Task brief ▸ Where a line has odd spacing or punctuation, keep it; transcribe all the entries exactly.

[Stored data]
════

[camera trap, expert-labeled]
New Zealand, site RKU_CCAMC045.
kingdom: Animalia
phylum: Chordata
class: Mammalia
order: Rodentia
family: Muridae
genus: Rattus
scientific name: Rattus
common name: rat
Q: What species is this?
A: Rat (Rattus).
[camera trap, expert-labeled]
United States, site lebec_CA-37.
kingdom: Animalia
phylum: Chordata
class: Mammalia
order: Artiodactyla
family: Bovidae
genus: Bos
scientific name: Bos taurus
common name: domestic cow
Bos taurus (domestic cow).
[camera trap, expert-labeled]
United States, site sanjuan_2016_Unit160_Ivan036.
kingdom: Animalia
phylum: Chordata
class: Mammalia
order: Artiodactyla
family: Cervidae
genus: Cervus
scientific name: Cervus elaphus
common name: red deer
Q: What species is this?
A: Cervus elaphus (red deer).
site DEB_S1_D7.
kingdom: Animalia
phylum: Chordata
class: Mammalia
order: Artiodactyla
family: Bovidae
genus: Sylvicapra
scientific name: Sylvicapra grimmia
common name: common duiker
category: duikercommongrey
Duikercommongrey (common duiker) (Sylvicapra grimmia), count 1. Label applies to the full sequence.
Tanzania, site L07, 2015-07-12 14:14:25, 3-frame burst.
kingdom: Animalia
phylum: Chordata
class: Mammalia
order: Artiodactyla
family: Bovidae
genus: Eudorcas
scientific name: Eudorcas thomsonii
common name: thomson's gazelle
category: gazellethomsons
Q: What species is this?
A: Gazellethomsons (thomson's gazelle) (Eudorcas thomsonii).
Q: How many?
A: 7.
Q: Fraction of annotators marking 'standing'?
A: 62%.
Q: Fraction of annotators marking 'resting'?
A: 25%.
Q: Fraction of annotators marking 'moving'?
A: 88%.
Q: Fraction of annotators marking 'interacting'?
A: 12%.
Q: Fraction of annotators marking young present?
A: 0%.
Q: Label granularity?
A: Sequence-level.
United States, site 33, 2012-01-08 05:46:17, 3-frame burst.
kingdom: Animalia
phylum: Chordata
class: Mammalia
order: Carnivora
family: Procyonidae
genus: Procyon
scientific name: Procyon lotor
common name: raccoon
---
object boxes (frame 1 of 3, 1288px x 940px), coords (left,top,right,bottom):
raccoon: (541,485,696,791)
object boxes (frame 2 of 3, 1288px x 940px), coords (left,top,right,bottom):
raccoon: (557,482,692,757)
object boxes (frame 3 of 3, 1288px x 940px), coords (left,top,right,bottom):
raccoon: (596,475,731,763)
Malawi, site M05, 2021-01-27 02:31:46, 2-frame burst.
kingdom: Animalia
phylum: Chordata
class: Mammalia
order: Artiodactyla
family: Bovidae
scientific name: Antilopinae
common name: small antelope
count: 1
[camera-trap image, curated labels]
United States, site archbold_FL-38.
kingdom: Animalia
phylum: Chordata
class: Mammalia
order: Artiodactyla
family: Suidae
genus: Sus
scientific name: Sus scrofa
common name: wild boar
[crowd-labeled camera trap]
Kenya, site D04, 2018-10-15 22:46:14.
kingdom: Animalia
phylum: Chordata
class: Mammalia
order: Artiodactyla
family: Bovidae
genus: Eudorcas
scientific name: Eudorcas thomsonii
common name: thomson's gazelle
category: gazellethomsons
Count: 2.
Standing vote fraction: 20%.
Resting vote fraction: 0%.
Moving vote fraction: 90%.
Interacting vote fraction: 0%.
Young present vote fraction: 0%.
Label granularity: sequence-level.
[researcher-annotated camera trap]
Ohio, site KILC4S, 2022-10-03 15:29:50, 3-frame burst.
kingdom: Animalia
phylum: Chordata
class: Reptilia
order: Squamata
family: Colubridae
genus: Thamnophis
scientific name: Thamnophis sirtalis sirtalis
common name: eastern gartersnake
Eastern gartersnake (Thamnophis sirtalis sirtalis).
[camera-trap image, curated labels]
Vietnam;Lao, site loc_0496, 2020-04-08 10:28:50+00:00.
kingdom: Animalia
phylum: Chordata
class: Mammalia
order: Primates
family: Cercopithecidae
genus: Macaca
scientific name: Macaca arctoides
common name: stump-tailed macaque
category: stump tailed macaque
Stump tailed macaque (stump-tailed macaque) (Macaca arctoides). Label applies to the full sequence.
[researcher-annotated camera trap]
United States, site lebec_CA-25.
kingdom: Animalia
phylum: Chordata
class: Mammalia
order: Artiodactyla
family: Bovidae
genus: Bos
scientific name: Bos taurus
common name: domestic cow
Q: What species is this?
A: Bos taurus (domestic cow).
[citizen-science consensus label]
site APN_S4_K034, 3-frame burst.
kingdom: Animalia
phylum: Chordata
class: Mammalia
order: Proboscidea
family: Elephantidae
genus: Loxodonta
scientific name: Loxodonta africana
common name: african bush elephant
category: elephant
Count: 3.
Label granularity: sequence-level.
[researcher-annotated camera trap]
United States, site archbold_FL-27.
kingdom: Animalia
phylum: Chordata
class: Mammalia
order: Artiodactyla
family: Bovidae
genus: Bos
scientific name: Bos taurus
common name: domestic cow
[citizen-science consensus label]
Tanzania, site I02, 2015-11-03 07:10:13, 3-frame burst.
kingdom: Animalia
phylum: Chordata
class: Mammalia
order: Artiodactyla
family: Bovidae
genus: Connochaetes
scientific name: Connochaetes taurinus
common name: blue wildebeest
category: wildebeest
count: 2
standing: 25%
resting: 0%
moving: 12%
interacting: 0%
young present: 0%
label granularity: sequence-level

════

Exercise result ▸
[camera trap, expert-labeled]
New Zealand, site RKU_CCAMC045.
kingdom: Animalia
phylum: Chordata
class: Mammalia
order: Rodentia
family: Muridae
genus: Rattus
scientific name: Rattus
common name: rat
Q: What species is this?
A: Rat (Rattus).
[camera trap, expert-labeled]
United States, site lebec_CA-37.
kingdom: Animalia
phylum: Chordata
class: Mammalia
order: Artiodactyla
family: Bovidae
genus: Bos
scientific name: Bos taurus
common name: domestic cow
Bos taurus (domestic cow).
[camera trap, expert-labeled]
United States, site sanjuan_2016_Unit160_Ivan036.
kingdom: Animalia
phylum: Chordata
class: Mammalia
order: Artiodactyla
family: Cervidae
genus: Cervus
scientific name: Cervus elaphus
common name: red deer
Q: What species is this?
A: Cervus elaphus (red deer).
site DEB_S1_D7.
kingdom: Animalia
phylum: Chordata
class: Mammalia
order: Artiodactyla
family: Bovidae
genus: Sylvicapra
scientific name: Sylvicapra grimmia
common name: common duiker
category: duikercommongrey
Duikercommongrey (common duiker) (Sylvicapra grimmia), count 1. Label applies to the full sequence.
Tanzania, site L07, 2015-07-12 14:14:25, 3-frame burst.
kingdom: Animalia
phylum: Chordata
class: Mammalia
order: Artiodactyla
family: Bovidae
genus: Eudorcas
scientific name: Eudorcas thomsonii
common name: thomson's gazelle
category: gazellethomsons
Q: What species is this?
A: Gazellethomsons (thomson's gazelle) (Eudorcas thomsonii).
Q: How many?
A: 7.
Q: Fraction of annotators marking 'standing'?
A: 62%.
Q: Fraction of annotators marking 'resting'?
A: 25%.
Q: Fraction of annotators marking 'moving'?
A: 88%.
Q: Fraction of annotators marking 'interacting'?
A: 12%.
Q: Fraction of annotators marking young present?
A: 0%.
Q: Label granularity?
A: Sequence-level.
United States, site 33, 2012-01-08 05:46:17, 3-frame burst.
kingdom: Animalia
phylum: Chordata
class: Mammalia
order: Carnivora
family: Procyonidae
genus: Procyon
scientific name: Procyon lotor
common name: raccoon
---
object boxes (frame 1 of 3, 1288px x 940px), coords (left,top,right,bottom):
raccoon: (541,485,696,791)
object boxes (frame 2 of 3, 1288px x 940px), coords (left,top,right,bottom):
raccoon: (557,482,692,757)
object boxes (frame 3 of 3, 1288px x 940px), coords (left,top,right,bottom):
raccoon: (596,475,731,763)
Malawi, site M05, 2021-01-27 02:31:46, 2-frame burst.
kingdom: Animalia
phylum: Chordata
class: Mammalia
order: Artiodactyla
family: Bovidae
scientific name: Antilopinae
common name: small antelope
count: 1
[camera-trap image, curated labels]
United States, site archbold_FL-38.
kingdom: Animalia
phylum: Chordata
class: Mammalia
order: Artiodactyla
family: Suidae
genus: Sus
scientific name: Sus scrofa
common name: wild boar
[crowd-labeled camera trap]
Kenya, site D04, 2018-10-15 22:46:14.
kingdom: Animalia
phylum: Chordata
class: Mammalia
order: Artiodactyla
family: Bovidae
genus: Eudorcas
scientific name: Eudorcas thomsonii
common name: thomson's gazelle
category: gazellethomsons
Count: 2.
Standing vote fraction: 20%.
Resting vote fraction: 0%.
Moving vote fraction: 90%.
Interacting vote fraction: 0%.
Young present vote fraction: 0%.
Label granularity: sequence-level.
[researcher-annotated camera trap]
Ohio, site KILC4S, 2022-10-03 15:29:50, 3-frame burst.
kingdom: Animalia
phylum: Chordata
class: Reptilia
order: Squamata
family: Colubridae
genus: Thamnophis
scientific name: Thamnophis sirtalis sirtalis
common name: eastern gartersnake
Eastern gartersnake (Thamnophis sirtalis sirtalis).
[camera-trap image, curated labels]
Vietnam;Lao, site loc_0496, 2020-04-08 10:28:50+00:00.
kingdom: Animalia
phylum: Chordata
class: Mammalia
order: Primates
family: Cercopithecidae
genus: Macaca
scientific name: Macaca arctoides
common name: stump-tailed macaque
category: stump tailed macaque
Stump tailed macaque (stump-tailed macaque) (Macaca arctoides). Label applies to the full sequence.
[researcher-annotated camera trap]
United States, site lebec_CA-25.
kingdom: Animalia
phylum: Chordata
class: Mammalia
order: Artiodactyla
family: Bovidae
genus: Bos
scientific name: Bos taurus
common name: domestic cow
Q: What species is this?
A: Bos taurus (domestic cow).
[citizen-science consensus label]
site APN_S4_K034, 3-frame burst.
kingdom: Animalia
phylum: Chordata
class: Mammalia
order: Proboscidea
family: Elephantidae
genus: Loxodonta
scientific name: Loxodonta africana
common name: african bush elephant
category: elephant
Count: 3.
Label granularity: sequence-level.
[researcher-annotated camera trap]
United States, site archbold_FL-27.
kingdom: Animalia
phylum: Chordata
class: Mammalia
order: Artiodactyla
family: Bovidae
genus: Bos
scientific name: Bos taurus
common name: domestic cow
[citizen-science consensus label]
Tanzania, site I02, 2015-11-03 07:10:13, 3-frame burst.
kingdom: Animalia
phylum: Chordata
class: Mammalia
order: Artiodactyla
family: Bovidae
genus: Connochaetes
scientific name: Connochaetes taurinus
common name: blue wildebeest
category: wildebeest
count: 2
standing: 25%
resting: 0%
moving: 12%
interacting: 0%
young present: 0%
label granularity: sequence-level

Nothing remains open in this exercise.